STORED ROWS:
........
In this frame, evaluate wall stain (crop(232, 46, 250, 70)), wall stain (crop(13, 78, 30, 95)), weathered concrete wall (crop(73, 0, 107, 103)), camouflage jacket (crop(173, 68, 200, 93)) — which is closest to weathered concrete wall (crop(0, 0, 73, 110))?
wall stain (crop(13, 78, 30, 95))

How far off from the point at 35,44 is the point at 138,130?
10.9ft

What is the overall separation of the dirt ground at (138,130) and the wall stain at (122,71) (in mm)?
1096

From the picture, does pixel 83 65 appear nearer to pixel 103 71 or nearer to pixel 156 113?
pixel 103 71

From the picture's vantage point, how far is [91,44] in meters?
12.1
........
STATED GOAL: Please rewrite all of the records above as a numbered list, leaving out the blank lines.

TASK RESPONSE:
1. In this frame, evaluate wall stain (crop(232, 46, 250, 70)), wall stain (crop(13, 78, 30, 95)), weathered concrete wall (crop(73, 0, 107, 103)), camouflage jacket (crop(173, 68, 200, 93)) — which is closest to weathered concrete wall (crop(0, 0, 73, 110))?
2. wall stain (crop(13, 78, 30, 95))
3. How far off from the point at 35,44 is the point at 138,130?
4. 10.9ft
5. What is the overall separation of the dirt ground at (138,130) and the wall stain at (122,71) (in mm)?
6. 1096
7. From the picture, does pixel 83 65 appear nearer to pixel 103 71 or nearer to pixel 156 113?
8. pixel 103 71
9. From the picture's vantage point, how far is [91,44] in meters?
10. 12.1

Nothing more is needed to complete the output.